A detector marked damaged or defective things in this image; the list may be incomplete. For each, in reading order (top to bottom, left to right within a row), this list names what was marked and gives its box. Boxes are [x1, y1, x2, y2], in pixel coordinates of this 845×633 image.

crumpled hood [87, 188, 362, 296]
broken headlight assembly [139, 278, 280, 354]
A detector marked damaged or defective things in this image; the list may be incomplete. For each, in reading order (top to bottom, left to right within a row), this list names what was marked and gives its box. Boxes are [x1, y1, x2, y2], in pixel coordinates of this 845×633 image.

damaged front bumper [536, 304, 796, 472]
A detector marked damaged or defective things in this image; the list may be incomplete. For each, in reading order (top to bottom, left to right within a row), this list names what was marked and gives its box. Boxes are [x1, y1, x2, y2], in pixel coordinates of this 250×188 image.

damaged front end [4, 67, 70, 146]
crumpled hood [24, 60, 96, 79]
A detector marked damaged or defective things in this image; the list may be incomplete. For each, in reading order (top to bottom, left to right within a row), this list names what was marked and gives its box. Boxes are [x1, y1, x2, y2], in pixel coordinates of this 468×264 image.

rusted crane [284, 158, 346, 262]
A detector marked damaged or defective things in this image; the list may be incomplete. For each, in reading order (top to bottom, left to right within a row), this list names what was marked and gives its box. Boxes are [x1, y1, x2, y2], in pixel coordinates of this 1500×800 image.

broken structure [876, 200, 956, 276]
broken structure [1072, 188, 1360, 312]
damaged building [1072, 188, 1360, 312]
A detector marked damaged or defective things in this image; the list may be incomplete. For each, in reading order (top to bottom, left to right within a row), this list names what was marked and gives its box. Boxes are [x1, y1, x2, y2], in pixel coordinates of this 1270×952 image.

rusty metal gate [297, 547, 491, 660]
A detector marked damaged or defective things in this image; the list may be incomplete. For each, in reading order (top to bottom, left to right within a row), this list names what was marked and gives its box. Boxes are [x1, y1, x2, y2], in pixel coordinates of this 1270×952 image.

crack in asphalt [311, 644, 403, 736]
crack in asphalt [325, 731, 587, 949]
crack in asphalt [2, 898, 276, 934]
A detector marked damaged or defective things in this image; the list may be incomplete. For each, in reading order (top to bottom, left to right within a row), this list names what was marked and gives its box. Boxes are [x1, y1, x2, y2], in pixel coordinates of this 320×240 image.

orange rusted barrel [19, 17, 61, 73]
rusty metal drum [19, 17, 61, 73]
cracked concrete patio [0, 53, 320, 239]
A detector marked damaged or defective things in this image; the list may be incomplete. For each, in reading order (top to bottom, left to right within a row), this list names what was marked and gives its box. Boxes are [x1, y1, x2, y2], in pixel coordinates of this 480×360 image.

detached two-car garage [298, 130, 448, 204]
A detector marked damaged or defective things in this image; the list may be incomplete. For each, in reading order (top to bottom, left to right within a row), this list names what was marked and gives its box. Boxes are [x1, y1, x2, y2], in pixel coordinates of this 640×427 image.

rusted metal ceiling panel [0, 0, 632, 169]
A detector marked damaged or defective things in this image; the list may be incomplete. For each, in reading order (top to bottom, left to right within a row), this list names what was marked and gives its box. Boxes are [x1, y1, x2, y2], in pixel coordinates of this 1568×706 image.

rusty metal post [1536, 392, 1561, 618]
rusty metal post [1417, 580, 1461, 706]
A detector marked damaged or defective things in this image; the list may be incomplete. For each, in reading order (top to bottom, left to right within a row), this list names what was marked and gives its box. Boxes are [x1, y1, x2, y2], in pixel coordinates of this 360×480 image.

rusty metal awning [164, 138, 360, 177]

____

> _Aim of the task_:
Rewrite every one of the rows above, swapping "damaged or defective" for "broken or faulty" wherever it appears and leaving everything else unchanged.

> _Completed task_:
A detector marked broken or faulty things in this image; the list may be incomplete. For each, in reading order (top to bottom, left to right within a row), this list names what was marked and gives its box. Boxes are [x1, y1, x2, y2], in pixel coordinates of this 845×633 image.

crumpled hood [87, 188, 362, 296]
broken headlight assembly [139, 278, 280, 354]
A detector marked broken or faulty things in this image; the list may be incomplete. For each, in reading order (top to bottom, left to right within a row), this list names what was marked and gives its box. Boxes are [x1, y1, x2, y2], in pixel coordinates of this 845×633 image.

damaged front bumper [536, 304, 796, 472]
A detector marked broken or faulty things in this image; the list may be incomplete. For each, in reading order (top to bottom, left to right within a row), this list names what was marked and gives its box. Boxes are [x1, y1, x2, y2], in pixel coordinates of this 250×188 image.

damaged front end [4, 67, 70, 146]
crumpled hood [24, 60, 96, 79]
A detector marked broken or faulty things in this image; the list may be incomplete. For each, in reading order (top to bottom, left to right within a row), this list names what was marked and gives its box. Boxes are [x1, y1, x2, y2], in pixel coordinates of this 468×264 image.

rusted crane [284, 158, 346, 262]
A detector marked broken or faulty things in this image; the list may be incomplete. For each, in reading order (top to bottom, left to right within a row), this list names what was marked and gives its box. Boxes are [x1, y1, x2, y2], in pixel coordinates of this 1500×800 image.

broken structure [876, 200, 956, 276]
broken structure [1072, 188, 1360, 312]
damaged building [1072, 188, 1360, 312]
A detector marked broken or faulty things in this image; the list may be incomplete. For each, in reading order (top to bottom, left to right within a row), this list names what was marked and gives its box. Boxes are [x1, y1, x2, y2], in pixel coordinates of this 1270×952 image.

rusty metal gate [297, 547, 491, 660]
A detector marked broken or faulty things in this image; the list may be incomplete. For each, in reading order (top to bottom, left to right within a row), this list names what was marked and gives its box. Boxes are [x1, y1, x2, y2], in pixel coordinates of this 1270×952 image.

crack in asphalt [311, 644, 403, 736]
crack in asphalt [325, 731, 587, 949]
crack in asphalt [2, 898, 276, 934]
A detector marked broken or faulty things in this image; the list may be incomplete. For each, in reading order (top to bottom, left to right within a row), this list names what was marked and gives its box. Boxes are [x1, y1, x2, y2], in pixel coordinates of this 320×240 image.

orange rusted barrel [19, 17, 61, 73]
rusty metal drum [19, 17, 61, 73]
cracked concrete patio [0, 53, 320, 239]
A detector marked broken or faulty things in this image; the list may be incomplete. For each, in reading order (top to bottom, left to right within a row), this list names what was marked and gives its box. Boxes are [x1, y1, x2, y2], in pixel coordinates of this 480×360 image.

detached two-car garage [298, 130, 448, 204]
A detector marked broken or faulty things in this image; the list may be incomplete. For each, in reading order (top to bottom, left to right within a row), this list names what was marked and gives its box. Boxes are [x1, y1, x2, y2], in pixel coordinates of this 640×427 image.

rusted metal ceiling panel [0, 0, 632, 169]
A detector marked broken or faulty things in this image; the list may be incomplete. For each, in reading order (top to bottom, left to right within a row), this list names what was marked and gives its box. Boxes are [x1, y1, x2, y2], in pixel coordinates of this 1568×706 image.

rusty metal post [1536, 392, 1561, 618]
rusty metal post [1417, 580, 1461, 706]
A detector marked broken or faulty things in this image; the list may be incomplete. For each, in reading order (top to bottom, left to right within a row), this list names what was marked and gives its box. Boxes are [x1, y1, x2, y2], in pixel coordinates of this 360×480 image.

rusty metal awning [164, 138, 360, 177]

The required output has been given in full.